── Texte de la page ──

RAY SATYAJIT (1921-1992)
L'Inde est un pays connu pour être le plus gros producteur de films au monde, à travers deux centres (Madras et Bombay) qui distillent des œuvres mythologiques ou d'action, chantées ou dansées. Satyajit Ray s'est toujours tenu éloigné des règles de l'industrie du cinéma commercial et a choisi de demeurer fidèle à sa ville (Calcutta, où il naît en 1921), à sa région (le Bengale), à sa langue et à sa culture. Il a manifesté son attachement à la musique classique indienne en demandant à Ravi Shankar, alors peu connu en Occident, de composer en 1955 la musique de son premier film, Pather Panchali, avant de consacrer un film à ce sujet, Le Salon de musique (1958), où s'illustrent des musiciens comme Ustad Vilayat Khan et Bismillah Khan. Plus qu'à la musique, c'est à la littérature bengali, la plus riche et la plus importante de toute l'Inde, que le cinéaste sera fidèle, s'inspirant de ses principaux romanciers, à commencer par Rabindranath Tagore, Prix Nobel en 1913, dont il adaptera des nouvelles (Trois Femmes, 1961), ainsi que Charulata (1964) et La Maison et le monde (1984).
Un héritier de la Renaissance bengali
Satyajit Ray est lui-même issu d'une famille d'écrivains, amis de Tagore. Son grand-père était imprimeur, éditeur traducteur et écrivain pour enfants, et son père, grand admirateur de Lewis Carroll et d'Edward Lear, est l'auteur d'une œuvre où l'on peut voir l'équivalent bengali d'Alice au pays des merveilles. À travers sa famille et Tagore, Satyajit Ray est aussi l'héritier d'un mouvement intellectuel de la seconde moitié du xixe siècle, connu sous le nom de Renaissance bengali. Ce mouvement, qui prônait un juste échange culturel entre l'Orient et l'Occident, s'est élevé contre le système des castes en Inde, dénonçant le dogmatisme religieux préconisé par les fondamentalistes hindous. Il a favorisé l'émancipation de la femme (thème central dans La Grande Ville et Charulata) et s'est vu naturellement associé aux grands mouvements progressistes qui contribuèrent, au début du siècle, à l'indépendance.

───
── Lignes de données ──

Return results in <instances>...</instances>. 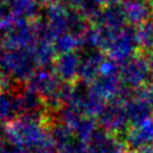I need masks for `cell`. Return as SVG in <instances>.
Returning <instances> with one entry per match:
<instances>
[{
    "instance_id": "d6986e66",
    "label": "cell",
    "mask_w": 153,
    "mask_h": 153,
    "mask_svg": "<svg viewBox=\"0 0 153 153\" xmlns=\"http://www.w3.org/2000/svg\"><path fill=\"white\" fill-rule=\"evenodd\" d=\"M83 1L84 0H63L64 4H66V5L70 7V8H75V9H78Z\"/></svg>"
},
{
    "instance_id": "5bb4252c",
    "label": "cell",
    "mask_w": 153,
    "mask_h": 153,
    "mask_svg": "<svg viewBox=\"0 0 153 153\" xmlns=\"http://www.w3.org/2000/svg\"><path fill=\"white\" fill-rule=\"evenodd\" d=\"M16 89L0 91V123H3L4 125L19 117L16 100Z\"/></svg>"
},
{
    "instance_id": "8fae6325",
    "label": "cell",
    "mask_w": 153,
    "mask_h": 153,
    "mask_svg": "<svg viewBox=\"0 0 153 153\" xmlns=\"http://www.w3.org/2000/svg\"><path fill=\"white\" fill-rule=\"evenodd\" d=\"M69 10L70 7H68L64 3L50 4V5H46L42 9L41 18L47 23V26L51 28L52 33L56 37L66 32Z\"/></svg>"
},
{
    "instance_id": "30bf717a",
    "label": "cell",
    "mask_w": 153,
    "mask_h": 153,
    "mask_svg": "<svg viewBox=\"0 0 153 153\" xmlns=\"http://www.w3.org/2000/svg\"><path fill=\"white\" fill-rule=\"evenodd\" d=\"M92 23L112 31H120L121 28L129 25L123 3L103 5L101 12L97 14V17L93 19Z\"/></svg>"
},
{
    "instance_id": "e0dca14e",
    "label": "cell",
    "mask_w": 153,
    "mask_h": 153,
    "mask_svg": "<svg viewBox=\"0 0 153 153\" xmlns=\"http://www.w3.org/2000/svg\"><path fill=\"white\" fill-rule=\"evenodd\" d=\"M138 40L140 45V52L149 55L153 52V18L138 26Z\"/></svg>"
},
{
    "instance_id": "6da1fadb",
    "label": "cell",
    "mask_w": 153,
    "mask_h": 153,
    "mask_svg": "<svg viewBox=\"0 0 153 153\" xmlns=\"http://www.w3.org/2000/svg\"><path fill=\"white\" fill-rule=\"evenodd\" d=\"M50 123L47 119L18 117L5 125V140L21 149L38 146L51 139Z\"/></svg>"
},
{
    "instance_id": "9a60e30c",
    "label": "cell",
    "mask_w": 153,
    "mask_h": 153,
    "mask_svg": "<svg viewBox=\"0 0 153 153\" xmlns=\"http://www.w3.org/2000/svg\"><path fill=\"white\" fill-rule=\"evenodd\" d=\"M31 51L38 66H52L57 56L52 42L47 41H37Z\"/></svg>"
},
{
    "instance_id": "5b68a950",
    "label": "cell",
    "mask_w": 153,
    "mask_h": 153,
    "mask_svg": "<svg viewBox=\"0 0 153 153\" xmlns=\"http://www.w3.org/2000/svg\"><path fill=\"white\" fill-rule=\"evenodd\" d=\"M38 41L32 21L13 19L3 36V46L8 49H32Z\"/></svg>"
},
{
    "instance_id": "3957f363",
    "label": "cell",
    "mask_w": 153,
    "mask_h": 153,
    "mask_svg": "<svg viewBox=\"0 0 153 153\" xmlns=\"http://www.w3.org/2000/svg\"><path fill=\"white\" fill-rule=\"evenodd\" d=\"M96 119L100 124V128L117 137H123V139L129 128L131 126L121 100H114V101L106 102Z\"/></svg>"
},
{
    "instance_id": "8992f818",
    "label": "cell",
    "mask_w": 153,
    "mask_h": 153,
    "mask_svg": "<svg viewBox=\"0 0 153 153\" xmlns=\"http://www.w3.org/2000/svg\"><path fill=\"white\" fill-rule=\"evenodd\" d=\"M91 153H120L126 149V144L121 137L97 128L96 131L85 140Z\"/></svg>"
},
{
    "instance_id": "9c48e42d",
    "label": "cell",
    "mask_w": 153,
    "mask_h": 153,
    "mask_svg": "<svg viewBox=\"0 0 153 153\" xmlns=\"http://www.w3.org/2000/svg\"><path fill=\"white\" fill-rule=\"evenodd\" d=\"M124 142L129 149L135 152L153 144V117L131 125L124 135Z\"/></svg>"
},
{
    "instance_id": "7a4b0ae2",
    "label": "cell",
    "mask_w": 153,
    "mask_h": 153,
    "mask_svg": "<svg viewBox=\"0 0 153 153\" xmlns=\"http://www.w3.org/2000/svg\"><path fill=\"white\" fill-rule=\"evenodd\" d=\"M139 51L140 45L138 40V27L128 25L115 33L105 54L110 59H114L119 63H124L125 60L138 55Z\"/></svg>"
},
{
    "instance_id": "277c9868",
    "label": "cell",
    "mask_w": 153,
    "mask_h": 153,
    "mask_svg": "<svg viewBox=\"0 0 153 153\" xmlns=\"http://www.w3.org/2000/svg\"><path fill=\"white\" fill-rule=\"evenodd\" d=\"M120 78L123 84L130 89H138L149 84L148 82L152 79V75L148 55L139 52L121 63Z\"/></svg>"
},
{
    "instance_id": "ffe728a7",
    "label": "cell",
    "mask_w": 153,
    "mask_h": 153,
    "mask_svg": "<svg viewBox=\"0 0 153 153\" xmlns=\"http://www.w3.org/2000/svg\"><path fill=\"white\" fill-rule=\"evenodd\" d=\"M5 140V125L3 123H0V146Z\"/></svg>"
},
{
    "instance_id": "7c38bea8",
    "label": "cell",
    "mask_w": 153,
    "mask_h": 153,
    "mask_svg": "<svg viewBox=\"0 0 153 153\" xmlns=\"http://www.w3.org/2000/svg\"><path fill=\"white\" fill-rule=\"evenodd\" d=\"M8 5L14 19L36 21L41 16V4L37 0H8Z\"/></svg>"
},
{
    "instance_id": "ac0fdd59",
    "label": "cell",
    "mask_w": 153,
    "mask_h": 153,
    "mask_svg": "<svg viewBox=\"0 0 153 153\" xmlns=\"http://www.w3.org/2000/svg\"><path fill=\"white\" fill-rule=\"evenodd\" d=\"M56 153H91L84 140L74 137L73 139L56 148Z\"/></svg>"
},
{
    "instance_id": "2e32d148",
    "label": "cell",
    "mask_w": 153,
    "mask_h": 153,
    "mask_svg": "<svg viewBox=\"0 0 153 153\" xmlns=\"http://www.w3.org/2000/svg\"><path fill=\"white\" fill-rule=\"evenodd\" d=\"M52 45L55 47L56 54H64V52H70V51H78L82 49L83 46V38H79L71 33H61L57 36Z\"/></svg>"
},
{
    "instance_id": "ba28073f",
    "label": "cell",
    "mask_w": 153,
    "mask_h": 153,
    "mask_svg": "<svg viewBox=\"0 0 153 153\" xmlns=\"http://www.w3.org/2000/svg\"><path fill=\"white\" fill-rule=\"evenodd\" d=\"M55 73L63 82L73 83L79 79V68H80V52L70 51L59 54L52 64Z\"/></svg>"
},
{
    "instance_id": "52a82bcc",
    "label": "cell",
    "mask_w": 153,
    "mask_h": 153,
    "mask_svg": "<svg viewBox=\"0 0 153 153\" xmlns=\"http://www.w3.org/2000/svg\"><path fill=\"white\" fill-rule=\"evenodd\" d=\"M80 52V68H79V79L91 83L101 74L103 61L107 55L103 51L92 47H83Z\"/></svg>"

───

» Exercices:
1. Indiquez si chacune des affirmations suivantes concorde avec le texte sur Satyajit Ray, en répondant par oui ou par non et en citant les mots du texte qui le prouvent.
(a) Satyajit Ray est né à Bombay.
(b) Ravi Shankar a composé la musique de Pather Panchali.
(c) Le grand-père de Satyajit Ray était imprimeur.
2. Répondez brièvement à ces questions à partir du texte sur Satyajit Ray.
(a) En quelle année Rabindranath Tagore a-t-il reçu le prix Nobel ?
(b) De quels écrivains le père de Satyajit Ray était-il un grand admirateur ?
(c) Contre quel système la Renaissance bengali s'est-elle élevée ?

» Réponses:
1.
(a) Non : « Calcutta, où il naît en 1921 ».
(b) Oui : « en demandant à Ravi Shankar, alors peu connu en Occident, de composer en 1955 la musique de son premier film, Pather Panchali ».
(c) Oui : « Son grand-père était imprimeur ».

2.
(a) En 1913.
(b) De Lewis Carroll et d'Edward Lear.
(c) Contre le système des castes en Inde.